Netflix and the $900K AI Job That Has Blurred Reality


The Gist

  • AI’s big payoff. Netflix has a $900K position open in AI.
  • Supersize your AI. Companies are using AI chatbots to find potential employees.
  • ChatGPT robot. ChatGPT fundedNEO is currently in development. 

Around 65,000 Hollywood actors have joined writers on the picket line, fighting for higher pay and concerned with another pesky issue – the use of AI in by film and television production companies. Among their fears is the idea that an actor’s likeness, voice, mannerisms — basically their entire essence — could be created into an AI for use in TV and movies.

In the premier episode of Netflix’s Black Mirror, Season 6, we were treated to an episode called “Joan is Awful” that featured such a world in which the actor didn’t have to present in order to appear in a show because their AI likeness was on the job. I don’t want to give anything away — but things didn’t exactly work out as expected.
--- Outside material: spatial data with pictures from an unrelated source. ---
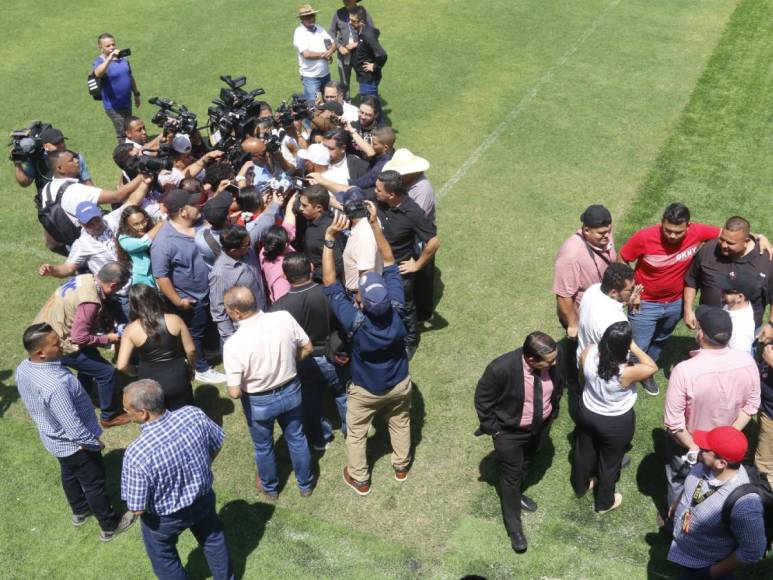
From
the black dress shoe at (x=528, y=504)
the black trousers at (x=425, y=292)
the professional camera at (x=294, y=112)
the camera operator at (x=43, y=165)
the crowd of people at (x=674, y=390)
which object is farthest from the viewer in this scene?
the professional camera at (x=294, y=112)

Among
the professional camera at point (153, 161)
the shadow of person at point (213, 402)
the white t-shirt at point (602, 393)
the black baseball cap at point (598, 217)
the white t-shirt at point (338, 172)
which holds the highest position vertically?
the black baseball cap at point (598, 217)

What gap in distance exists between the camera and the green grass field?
19.1 ft

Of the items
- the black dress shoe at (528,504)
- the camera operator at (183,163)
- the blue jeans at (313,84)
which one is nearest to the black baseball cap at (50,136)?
the camera operator at (183,163)

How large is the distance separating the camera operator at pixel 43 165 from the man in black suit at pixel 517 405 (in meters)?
5.28

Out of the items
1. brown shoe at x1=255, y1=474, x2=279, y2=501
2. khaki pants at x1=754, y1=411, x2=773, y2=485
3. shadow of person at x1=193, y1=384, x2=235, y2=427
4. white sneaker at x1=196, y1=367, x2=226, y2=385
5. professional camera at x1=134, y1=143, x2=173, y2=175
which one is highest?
professional camera at x1=134, y1=143, x2=173, y2=175

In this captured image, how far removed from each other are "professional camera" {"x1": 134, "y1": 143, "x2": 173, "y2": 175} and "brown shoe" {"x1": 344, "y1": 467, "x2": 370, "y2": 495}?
3.79 m

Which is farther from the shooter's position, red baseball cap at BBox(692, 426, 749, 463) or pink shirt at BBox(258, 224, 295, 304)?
pink shirt at BBox(258, 224, 295, 304)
Collider reported that fiction may not be far from reality as Netflix is clearly investing heavily in AI. The company recently posted a job opening for an AI product manager with an annual salary capped at $900,000. Probably not the best look when it comes to appeasing actor’s fears.
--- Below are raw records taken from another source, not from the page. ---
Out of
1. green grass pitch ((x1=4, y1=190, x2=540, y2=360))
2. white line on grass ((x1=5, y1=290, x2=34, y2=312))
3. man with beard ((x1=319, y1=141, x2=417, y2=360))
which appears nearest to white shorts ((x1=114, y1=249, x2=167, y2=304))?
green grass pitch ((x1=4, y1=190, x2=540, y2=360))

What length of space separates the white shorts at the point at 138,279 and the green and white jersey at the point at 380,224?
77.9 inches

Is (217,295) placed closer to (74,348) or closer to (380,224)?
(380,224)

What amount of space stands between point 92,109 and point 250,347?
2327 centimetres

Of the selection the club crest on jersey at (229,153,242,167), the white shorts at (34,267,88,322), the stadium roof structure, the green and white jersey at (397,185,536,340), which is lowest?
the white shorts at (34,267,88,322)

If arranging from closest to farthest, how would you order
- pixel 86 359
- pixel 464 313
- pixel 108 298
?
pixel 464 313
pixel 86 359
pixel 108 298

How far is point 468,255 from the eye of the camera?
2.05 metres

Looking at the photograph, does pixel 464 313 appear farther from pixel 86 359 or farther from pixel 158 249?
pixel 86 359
Super-Size Your Hiring Speed: McDonald’s and Others Tap AI for Recruitment

Forbes recently reported that companies are increasingly deploying AI chatbots to evaluate and filter job applicants, particularly for industrial or manual labor positions. However, similar to previous automated hiring instruments, both professionals in the field and potential employees have expressed concerns over potential biases in these tools.

There are also AI recruiting companies like RecruitBot that say they can help you hire five times faster than LinkedIn with their database of more than 600 million candidates with its advanced search filters and AI algorithms.

McDonald’s, Wendy’s, CVS Health and Lowes employ an interactive generative AI chatbot, called Olivia, created by Paradox, an Arizona-based AI startup valued at $1.5 billion.

McDonalds introduced McHire — code name Olivia — to its company-owned stores and as an option for franchisees. According to the article, one hopeful candidate was approved for an-in person interview but the chatbot never scheduled, and in another instance at Wendy’s, the chatbot approved the candidate for job she wasn’t qualified for.

But according to a report, following the introduction of McHire to 1,450 McDonald’s restaurants in the UK and Ireland, the time involved in hiring was reduced by about 65%, there was a 20% increase in the number of candidates and significantly higher satisfaction rates with the process.

Related Article: Silent but Sentient: Apple Quietly Takes on AI Titans OpenAI and Google

OpenAI Pulls Plug on Bot-Detecting Tool: A Win for AI-Assisted Homework Dodgers

Well, that didn’t last long.

OpenAI first announced its AI classifier tool, aimed at detecting human-written text from that written by AI, on Jan. 31, noting at the time, “Our classifier is not fully reliable.” Then in a blog posted on July 20, the company announced it was shutting down the tech tool due to “its low rate of accuracy.”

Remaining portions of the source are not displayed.